Возьмем третий пример. Известно, что глуповец имел совесть покладистую и готов был на всякий подвиг, лишь бы инициатива подвига исходила от лица, могущего дать на водку. Стоило только поманить глуповца рукой и сказать ему: «Вот тебе, Сидорыч, двугривенный: поди и подслушай там-то и там-то!» — и Сидорыч устремлялся стремглав; он уделял гривенник своему сообщнику и на остальной гривенник не только подслушивал и подсматривал, но даже и присочинял. С такими теплыми парнями можно было действовать широкой рукой: и дешево, и сердито. Однако подобные подвиги не всегда же сходили глуповцу с рук удачно. Случалось, что ему с замечательною щедростью накладывали за это и в зубы, и в нос, и в скулы, а нередко повреждали и самые бока. Глуповец помнит это и по степени полученных повреждений заключает о непригодности ремесла. «Стало быть, — рассуждает он, — скверно подглядывать! если меня бьют за это!» А потому, если он хочет уязвить своего врага, то дает почувствовать, что он подкуплен, что он действует так, а не иначе, не потому, что это согласно с его убеждениями, а потому, что так велено.

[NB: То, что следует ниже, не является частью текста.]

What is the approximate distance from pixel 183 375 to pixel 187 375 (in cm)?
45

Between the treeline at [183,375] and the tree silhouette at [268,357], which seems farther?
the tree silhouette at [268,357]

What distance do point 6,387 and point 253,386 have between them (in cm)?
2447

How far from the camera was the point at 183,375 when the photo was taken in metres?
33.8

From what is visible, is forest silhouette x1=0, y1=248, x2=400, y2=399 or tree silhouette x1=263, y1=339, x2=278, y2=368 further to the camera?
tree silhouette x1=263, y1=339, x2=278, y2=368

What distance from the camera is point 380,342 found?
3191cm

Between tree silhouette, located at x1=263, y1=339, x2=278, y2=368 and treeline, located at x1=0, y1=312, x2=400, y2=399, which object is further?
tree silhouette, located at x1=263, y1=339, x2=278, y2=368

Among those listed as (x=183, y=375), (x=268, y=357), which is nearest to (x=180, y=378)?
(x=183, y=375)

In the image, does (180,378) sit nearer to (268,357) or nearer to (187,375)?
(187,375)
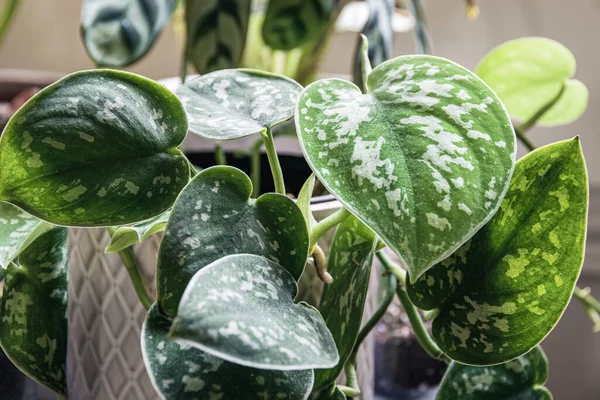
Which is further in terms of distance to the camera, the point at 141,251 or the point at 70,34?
the point at 70,34

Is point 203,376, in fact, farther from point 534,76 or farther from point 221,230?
point 534,76

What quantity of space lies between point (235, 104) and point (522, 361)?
0.22 meters

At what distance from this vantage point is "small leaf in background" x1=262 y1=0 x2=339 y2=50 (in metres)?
0.60

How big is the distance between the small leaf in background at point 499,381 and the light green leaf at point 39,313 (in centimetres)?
22

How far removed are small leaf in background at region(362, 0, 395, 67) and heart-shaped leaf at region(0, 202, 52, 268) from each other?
325 mm

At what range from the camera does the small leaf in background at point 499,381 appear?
33 centimetres

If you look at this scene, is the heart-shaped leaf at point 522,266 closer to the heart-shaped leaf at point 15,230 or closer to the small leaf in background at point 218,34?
the heart-shaped leaf at point 15,230

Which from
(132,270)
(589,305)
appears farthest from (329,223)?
(589,305)

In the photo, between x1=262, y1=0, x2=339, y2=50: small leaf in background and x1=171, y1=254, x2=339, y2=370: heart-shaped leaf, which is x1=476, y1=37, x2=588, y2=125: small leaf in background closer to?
x1=262, y1=0, x2=339, y2=50: small leaf in background

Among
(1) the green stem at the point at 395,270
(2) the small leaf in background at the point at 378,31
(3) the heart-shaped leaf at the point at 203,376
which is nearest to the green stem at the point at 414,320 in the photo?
(1) the green stem at the point at 395,270

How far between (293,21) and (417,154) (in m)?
0.42

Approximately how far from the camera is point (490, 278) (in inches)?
10.4

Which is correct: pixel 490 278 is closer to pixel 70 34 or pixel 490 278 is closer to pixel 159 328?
pixel 159 328

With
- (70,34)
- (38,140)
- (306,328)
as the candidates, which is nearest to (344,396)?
(306,328)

А глуповцы ахают и верят. Дыхание спирается от радости в их зобах; им сладко и жутко от этих рассказов; они молодеют и переносятся мыслью к тем незабвенным временам, когда их били ежеминутно, били, не зная усталости, били и притом мазали сальной свечой по морде, били и притом приговаривали: «Не подслушивай! не мошенничай! не передергивай в карты!» Они верят, они не могут не верить, если бы даже и хотели. Они так созданы, что не в силах даже представить себе, чтоб мог существовать такой мир, в котором не было бы ни взяток, ни подглядывания, ни мордобития!

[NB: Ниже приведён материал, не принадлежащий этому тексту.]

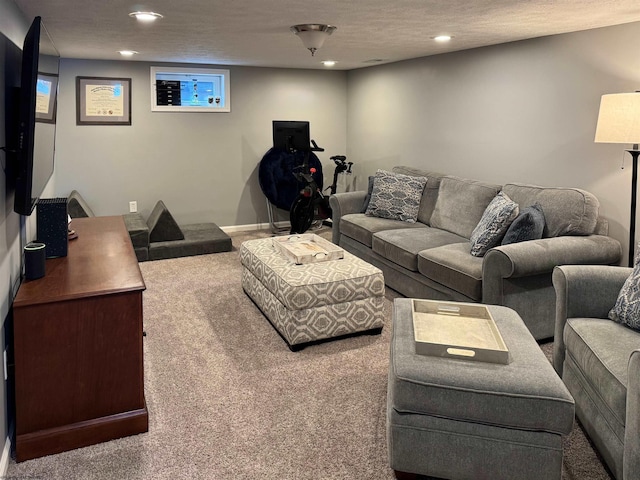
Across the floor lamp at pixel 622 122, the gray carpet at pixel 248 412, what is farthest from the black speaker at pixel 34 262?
the floor lamp at pixel 622 122

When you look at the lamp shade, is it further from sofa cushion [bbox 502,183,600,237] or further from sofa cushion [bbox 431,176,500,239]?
sofa cushion [bbox 431,176,500,239]

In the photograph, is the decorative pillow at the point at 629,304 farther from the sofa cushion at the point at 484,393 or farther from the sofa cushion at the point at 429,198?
the sofa cushion at the point at 429,198

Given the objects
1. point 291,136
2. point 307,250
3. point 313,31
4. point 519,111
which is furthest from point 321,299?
point 291,136

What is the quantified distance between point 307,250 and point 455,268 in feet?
3.26

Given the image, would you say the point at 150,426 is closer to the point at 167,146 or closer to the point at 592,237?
the point at 592,237

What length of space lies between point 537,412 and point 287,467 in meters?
0.98

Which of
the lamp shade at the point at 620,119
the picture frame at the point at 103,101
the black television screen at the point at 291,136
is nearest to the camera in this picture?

В этом случае клевета приобретает характер естественный, почти законный.
Положим, что горькая сила неизбежной судьбы приковала вас к Глупову, акклиматизировала среди глуповцев. Положим даже, что вы до такой степени акклиматизировались, что ничем особенным и не отличаетесь от глуповцев; что у вас, как и у них, два желудка и только половина головы; положим, что вы, в довершение всего, играете в карты и не презираете водку. По-видимому, тут есть все, чтоб обворожить глуповцев, чтоб приобрести между ними популярность и снискать их доверие, Однако нет, У глуповца имеется своего рода чутье; он нюхает день, нюхает два, и наконец поднюхивает-таки в вас нечто несродное Глупову. И с этой поры он вас ненавидит, хотя и продолжает целовать ваши руки; он ненавидит вас тем сильнее, что любовь к картам и снисхождение к водке кажутся ему с вашей стороны лишь преднамеренным притворством. С этих пор он считает себя вправе взнести на вас всякую мерзость из того богатого запаса мерзостей, который хранится в его душе.
И тут-то именно выступают на сцену истинные глуповские приемы. Поговорим о приемах.

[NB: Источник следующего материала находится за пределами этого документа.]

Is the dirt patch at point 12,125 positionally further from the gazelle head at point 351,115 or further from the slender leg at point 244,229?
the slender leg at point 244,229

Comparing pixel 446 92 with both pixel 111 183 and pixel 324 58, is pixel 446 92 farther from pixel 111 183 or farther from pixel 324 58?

И в этом случае глуповец остается верен самому себе, и здесь он прежде всего памятует, что за клевету могут помять ему бока. Он знает, как это больно, и потому действует с осторожностью.
— Вы знакомы с мосье Шалимовым? — спрашивает петухову свояченицу курицын племянник.
— Еще бы! — отвечает петухова свояченица.
— Правда ли, что он…? — подвиливает курицын племянник, показывая рукою хапанца.